Exercise instructions ▸ Every line containing the word "Tanzania" must be pulled from the records.

Data in this exercise ▸
..............................

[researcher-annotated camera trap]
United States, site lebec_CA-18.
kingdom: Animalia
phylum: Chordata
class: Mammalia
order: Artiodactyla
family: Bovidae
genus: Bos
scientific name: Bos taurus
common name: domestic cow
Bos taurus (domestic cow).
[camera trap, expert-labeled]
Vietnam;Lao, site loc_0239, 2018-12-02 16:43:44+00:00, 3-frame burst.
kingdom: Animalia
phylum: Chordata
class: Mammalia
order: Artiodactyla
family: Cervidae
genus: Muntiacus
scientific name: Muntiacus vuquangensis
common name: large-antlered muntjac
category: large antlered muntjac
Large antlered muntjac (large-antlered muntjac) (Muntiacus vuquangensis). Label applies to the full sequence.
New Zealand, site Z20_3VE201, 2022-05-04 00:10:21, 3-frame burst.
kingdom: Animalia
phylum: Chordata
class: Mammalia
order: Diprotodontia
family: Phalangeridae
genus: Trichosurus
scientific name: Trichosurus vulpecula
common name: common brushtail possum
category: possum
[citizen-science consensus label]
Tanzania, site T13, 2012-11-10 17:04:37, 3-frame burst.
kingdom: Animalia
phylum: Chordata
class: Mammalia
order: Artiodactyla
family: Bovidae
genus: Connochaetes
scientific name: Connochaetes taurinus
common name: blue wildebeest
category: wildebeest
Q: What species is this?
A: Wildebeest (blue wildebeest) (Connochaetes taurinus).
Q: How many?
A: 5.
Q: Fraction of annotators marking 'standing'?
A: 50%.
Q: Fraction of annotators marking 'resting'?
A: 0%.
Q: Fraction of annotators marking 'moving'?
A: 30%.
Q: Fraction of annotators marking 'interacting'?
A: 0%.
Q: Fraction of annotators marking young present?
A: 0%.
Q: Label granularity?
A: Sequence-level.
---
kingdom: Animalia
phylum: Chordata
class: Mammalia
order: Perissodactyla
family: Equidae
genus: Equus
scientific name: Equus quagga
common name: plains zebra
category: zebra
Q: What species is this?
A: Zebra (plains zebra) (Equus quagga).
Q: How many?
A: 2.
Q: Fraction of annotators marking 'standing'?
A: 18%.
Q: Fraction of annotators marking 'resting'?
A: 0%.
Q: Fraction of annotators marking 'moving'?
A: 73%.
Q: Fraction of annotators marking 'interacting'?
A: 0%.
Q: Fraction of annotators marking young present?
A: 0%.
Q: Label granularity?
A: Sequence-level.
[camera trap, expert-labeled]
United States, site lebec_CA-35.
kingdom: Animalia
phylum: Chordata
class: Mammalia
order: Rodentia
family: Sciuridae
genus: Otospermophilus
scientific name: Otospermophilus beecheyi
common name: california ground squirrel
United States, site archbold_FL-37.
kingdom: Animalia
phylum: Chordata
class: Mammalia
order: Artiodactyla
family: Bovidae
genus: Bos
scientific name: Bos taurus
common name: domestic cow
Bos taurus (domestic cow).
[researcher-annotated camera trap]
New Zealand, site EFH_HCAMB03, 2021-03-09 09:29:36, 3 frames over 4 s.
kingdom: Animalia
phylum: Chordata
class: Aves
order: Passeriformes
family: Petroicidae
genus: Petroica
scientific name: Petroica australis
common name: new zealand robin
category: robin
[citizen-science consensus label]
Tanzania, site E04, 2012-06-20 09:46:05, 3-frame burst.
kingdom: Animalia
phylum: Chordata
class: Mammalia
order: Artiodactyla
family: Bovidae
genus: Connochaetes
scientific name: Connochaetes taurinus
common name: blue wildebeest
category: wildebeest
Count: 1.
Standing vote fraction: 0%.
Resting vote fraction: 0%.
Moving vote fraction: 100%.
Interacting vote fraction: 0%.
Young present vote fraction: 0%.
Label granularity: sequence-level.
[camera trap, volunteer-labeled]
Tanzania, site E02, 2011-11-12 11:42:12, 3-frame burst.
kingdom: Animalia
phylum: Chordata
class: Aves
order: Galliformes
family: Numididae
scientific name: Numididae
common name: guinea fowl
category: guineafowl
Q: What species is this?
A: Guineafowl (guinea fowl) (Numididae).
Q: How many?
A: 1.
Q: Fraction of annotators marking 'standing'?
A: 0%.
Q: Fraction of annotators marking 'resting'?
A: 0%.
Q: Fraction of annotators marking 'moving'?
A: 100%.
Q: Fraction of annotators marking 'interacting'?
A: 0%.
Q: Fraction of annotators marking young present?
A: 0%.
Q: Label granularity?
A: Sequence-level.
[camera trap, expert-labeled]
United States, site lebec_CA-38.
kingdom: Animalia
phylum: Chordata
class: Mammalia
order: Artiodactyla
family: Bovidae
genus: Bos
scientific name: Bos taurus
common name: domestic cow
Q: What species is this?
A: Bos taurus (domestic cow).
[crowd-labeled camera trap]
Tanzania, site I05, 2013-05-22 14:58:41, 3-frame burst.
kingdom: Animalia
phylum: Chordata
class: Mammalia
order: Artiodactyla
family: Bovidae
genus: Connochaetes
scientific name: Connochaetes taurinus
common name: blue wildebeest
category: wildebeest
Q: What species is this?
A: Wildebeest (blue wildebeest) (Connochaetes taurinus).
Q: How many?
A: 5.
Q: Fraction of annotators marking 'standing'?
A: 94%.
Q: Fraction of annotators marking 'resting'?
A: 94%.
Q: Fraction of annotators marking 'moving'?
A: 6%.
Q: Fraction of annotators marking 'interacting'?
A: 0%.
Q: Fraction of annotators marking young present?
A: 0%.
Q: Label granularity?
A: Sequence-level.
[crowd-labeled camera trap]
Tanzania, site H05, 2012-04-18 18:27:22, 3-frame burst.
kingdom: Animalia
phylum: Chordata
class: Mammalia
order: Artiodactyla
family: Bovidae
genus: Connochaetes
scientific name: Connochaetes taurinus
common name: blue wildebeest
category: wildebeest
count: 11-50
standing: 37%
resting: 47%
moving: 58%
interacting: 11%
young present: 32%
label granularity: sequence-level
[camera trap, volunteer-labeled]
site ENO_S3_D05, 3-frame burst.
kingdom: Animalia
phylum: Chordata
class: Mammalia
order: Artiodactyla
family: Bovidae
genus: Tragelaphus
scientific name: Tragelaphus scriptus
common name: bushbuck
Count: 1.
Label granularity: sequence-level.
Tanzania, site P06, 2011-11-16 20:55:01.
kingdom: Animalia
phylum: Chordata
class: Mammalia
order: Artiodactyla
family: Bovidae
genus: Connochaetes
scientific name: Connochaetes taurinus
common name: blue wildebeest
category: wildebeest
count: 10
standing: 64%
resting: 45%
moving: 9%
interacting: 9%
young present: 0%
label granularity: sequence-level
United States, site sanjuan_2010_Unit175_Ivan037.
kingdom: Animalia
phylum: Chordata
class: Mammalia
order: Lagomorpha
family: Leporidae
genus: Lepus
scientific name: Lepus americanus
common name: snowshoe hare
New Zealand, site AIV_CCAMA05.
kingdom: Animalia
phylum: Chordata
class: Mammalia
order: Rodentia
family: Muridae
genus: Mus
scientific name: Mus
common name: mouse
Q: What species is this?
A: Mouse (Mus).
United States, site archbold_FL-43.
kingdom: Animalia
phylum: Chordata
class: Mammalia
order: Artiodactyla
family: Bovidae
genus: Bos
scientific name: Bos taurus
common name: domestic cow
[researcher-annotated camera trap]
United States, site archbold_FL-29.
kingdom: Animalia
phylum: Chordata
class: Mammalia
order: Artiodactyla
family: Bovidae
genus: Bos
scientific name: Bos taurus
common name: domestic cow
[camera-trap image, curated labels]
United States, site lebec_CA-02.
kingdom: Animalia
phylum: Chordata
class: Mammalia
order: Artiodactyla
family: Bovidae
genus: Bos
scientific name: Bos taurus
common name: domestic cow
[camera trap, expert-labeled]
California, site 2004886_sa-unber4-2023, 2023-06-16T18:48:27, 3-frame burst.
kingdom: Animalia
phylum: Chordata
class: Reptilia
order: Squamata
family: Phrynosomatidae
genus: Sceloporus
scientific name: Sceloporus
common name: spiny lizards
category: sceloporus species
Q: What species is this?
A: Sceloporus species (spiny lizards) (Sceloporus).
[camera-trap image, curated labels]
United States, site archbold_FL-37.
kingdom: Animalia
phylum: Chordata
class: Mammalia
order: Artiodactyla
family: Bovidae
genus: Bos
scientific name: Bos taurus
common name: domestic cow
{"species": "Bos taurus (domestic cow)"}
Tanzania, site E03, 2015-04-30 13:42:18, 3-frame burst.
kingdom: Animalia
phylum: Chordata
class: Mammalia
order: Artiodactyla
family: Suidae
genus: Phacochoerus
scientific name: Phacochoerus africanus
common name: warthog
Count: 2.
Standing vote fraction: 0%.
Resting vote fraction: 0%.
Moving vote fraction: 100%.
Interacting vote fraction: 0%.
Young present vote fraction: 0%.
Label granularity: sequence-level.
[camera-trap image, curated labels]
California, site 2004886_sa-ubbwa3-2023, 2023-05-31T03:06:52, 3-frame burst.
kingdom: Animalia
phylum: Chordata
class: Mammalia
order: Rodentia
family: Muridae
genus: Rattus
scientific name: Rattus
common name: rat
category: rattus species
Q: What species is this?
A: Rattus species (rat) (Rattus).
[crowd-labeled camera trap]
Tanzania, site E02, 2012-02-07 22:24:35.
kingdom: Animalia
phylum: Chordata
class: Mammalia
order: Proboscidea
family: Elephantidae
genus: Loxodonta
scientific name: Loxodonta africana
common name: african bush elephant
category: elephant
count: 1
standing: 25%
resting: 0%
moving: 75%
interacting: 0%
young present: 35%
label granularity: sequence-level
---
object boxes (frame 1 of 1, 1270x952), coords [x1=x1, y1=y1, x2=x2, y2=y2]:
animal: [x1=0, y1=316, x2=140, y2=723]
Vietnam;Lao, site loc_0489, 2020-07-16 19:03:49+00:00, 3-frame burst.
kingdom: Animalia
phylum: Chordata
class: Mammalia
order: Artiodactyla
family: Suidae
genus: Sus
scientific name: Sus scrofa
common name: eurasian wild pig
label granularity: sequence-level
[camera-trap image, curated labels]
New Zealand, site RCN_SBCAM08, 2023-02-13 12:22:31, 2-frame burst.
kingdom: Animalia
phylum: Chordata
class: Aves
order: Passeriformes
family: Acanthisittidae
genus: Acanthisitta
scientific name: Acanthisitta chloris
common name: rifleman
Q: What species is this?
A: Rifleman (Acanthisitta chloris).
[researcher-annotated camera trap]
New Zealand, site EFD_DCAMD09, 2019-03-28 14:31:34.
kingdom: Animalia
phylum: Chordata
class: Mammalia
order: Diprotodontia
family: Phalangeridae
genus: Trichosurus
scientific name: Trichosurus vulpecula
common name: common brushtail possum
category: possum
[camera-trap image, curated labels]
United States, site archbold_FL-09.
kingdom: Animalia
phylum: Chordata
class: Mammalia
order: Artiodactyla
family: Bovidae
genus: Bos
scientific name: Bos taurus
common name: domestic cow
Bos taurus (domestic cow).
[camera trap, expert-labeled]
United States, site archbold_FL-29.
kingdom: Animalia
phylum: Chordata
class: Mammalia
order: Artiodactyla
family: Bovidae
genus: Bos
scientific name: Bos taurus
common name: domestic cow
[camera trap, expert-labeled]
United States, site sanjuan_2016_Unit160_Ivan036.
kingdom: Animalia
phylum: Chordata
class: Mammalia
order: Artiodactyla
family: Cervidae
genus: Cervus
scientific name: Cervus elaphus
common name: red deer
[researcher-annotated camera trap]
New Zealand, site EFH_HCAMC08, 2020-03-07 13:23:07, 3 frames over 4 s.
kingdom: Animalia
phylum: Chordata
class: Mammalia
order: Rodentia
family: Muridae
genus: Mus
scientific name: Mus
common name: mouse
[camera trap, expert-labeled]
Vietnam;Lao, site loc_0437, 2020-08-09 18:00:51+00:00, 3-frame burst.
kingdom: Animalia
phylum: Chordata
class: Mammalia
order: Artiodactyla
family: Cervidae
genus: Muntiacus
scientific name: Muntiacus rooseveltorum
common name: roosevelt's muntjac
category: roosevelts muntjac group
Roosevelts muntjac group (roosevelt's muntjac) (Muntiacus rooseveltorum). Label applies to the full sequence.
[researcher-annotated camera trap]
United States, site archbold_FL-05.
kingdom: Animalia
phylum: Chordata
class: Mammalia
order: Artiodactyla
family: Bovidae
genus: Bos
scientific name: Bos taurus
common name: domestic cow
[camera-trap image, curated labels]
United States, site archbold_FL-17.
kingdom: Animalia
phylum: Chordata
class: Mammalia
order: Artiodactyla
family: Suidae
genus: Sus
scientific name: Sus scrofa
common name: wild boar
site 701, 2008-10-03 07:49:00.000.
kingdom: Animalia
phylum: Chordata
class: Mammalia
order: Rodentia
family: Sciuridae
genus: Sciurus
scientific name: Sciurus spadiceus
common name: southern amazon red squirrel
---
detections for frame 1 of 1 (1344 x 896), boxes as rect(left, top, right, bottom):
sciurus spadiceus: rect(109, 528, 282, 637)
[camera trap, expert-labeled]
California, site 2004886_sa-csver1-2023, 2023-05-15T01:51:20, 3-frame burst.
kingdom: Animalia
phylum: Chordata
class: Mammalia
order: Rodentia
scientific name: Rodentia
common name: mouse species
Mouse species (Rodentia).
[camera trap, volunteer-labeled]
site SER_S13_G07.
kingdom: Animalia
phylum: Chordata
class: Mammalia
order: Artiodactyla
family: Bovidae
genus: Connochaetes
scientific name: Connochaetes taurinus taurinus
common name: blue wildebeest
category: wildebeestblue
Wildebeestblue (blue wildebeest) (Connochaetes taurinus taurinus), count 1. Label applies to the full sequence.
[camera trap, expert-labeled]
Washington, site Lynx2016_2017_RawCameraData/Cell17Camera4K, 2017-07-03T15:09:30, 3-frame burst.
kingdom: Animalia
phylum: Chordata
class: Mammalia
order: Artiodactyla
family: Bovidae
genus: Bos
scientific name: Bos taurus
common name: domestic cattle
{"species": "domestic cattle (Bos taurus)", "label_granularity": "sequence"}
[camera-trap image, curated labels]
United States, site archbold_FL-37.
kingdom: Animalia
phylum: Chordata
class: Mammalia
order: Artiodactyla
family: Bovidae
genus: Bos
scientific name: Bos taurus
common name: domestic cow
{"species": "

..............................

Answer to this task ▸
Tanzania, site T13, 2012-11-10 17:04:37, 3-frame burst.
Tanzania, site E04, 2012-06-20 09:46:05, 3-frame burst.
Tanzania, site E02, 2011-11-12 11:42:12, 3-frame burst.
Tanzania, site I05, 2013-05-22 14:58:41, 3-frame burst.
Tanzania, site H05, 2012-04-18 18:27:22, 3-frame burst.
Tanzania, site P06, 2011-11-16 20:55:01.
Tanzania, site E03, 2015-04-30 13:42:18, 3-frame burst.
Tanzania, site E02, 2012-02-07 22:24:35.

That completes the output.